[Stored data]
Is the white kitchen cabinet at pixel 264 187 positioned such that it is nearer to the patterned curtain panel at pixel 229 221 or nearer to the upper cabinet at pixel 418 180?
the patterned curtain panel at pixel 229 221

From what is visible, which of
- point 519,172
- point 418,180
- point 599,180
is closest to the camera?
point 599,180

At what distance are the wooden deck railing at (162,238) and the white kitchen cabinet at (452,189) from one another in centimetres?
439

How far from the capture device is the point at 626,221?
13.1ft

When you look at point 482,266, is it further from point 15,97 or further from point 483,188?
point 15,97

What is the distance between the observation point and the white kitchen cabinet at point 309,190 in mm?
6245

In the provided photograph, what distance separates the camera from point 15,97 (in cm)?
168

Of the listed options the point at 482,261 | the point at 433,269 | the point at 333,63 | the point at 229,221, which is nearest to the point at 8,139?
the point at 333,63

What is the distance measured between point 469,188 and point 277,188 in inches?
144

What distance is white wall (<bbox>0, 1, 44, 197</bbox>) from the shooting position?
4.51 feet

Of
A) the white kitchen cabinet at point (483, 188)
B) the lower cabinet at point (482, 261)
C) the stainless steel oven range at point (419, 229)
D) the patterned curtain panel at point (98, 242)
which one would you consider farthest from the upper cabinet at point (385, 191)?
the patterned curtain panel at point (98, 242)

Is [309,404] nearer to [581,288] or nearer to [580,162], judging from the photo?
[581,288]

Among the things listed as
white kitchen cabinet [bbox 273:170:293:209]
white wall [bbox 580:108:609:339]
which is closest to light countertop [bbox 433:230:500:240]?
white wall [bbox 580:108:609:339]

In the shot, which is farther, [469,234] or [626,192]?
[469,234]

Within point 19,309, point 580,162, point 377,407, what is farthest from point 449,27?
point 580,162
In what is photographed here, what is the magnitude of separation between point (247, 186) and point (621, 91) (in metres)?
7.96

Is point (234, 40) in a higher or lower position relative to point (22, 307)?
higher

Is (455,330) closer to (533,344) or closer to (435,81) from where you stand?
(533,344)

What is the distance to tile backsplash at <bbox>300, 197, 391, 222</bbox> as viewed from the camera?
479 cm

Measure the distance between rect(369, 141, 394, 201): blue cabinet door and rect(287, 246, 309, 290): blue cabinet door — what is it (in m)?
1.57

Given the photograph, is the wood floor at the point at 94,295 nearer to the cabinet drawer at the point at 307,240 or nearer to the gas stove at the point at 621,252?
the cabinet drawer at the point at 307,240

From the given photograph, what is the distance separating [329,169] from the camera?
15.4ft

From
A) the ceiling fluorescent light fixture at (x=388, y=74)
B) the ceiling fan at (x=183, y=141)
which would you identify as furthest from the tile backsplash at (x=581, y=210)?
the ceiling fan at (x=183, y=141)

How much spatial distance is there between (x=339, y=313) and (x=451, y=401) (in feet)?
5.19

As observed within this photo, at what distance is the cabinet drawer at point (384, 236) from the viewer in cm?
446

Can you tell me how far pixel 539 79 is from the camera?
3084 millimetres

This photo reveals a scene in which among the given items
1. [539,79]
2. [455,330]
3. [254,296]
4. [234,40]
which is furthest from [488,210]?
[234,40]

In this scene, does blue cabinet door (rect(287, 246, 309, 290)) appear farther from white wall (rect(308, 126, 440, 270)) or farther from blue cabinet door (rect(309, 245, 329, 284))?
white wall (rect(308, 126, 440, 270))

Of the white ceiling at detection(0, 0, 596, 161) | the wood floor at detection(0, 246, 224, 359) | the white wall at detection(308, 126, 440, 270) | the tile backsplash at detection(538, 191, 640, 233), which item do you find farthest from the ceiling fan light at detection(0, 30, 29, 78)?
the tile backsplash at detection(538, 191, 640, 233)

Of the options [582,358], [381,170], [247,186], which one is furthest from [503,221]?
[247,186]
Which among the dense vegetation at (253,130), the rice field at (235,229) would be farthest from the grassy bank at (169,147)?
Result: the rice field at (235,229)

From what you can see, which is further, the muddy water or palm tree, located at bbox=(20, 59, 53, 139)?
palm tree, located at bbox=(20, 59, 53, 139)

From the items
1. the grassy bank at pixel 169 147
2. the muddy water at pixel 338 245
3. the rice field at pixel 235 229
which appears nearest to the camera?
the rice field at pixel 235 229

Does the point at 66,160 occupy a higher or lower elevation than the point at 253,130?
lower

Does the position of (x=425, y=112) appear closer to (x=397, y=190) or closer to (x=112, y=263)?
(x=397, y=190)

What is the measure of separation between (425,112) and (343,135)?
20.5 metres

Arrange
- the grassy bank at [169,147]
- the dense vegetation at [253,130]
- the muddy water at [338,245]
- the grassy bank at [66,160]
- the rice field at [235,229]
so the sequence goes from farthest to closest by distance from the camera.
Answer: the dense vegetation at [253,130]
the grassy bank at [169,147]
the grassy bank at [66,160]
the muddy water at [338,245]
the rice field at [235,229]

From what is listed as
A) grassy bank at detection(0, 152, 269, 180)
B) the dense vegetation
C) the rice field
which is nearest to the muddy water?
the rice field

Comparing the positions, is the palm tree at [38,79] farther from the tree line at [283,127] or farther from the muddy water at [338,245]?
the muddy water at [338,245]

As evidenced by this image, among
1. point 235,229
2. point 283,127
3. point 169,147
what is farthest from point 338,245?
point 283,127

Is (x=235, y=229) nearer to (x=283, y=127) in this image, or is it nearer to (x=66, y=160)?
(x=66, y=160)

Your goal: Output the lines from the line containing "Of the options" to the end, both included; add nothing.

Solution to the problem:
Of the options [582,358], [381,170], [247,186], which one is furthest from [503,221]?
[247,186]
Which among the dense vegetation at (253,130), the rice field at (235,229) would be farthest from the grassy bank at (169,147)?
Result: the rice field at (235,229)

From what you can see, which is further, the muddy water or palm tree, located at bbox=(20, 59, 53, 139)?
palm tree, located at bbox=(20, 59, 53, 139)

From the items
1. the grassy bank at pixel 169 147
2. the muddy water at pixel 338 245
3. the rice field at pixel 235 229
which appears nearest to the camera?
the rice field at pixel 235 229

Does the point at 66,160 occupy a higher or lower elevation than the point at 253,130?
lower

Does the position of (x=425, y=112) appear closer to (x=397, y=190) or closer to (x=112, y=263)?
(x=397, y=190)

What is the measure of separation between (425,112) and (343,135)?
20.5 metres

Arrange
- the grassy bank at [169,147]
- the dense vegetation at [253,130]
- the muddy water at [338,245]
- the grassy bank at [66,160]
- the rice field at [235,229]
so the sequence goes from farthest to closest by distance from the camera.
Answer: the dense vegetation at [253,130]
the grassy bank at [169,147]
the grassy bank at [66,160]
the muddy water at [338,245]
the rice field at [235,229]

From what is listed as
A) grassy bank at detection(0, 152, 269, 180)
B) the dense vegetation
C) the rice field
which is nearest to the muddy water?
the rice field

Comparing the positions, is the palm tree at [38,79] farther from the tree line at [283,127] or farther from the muddy water at [338,245]?
the muddy water at [338,245]

As evidenced by this image, among
1. point 235,229
2. point 283,127
3. point 169,147
what is farthest from point 338,245?
point 283,127

Is (x=235, y=229) nearer to (x=283, y=127) in this image, or is it nearer to (x=66, y=160)?
(x=66, y=160)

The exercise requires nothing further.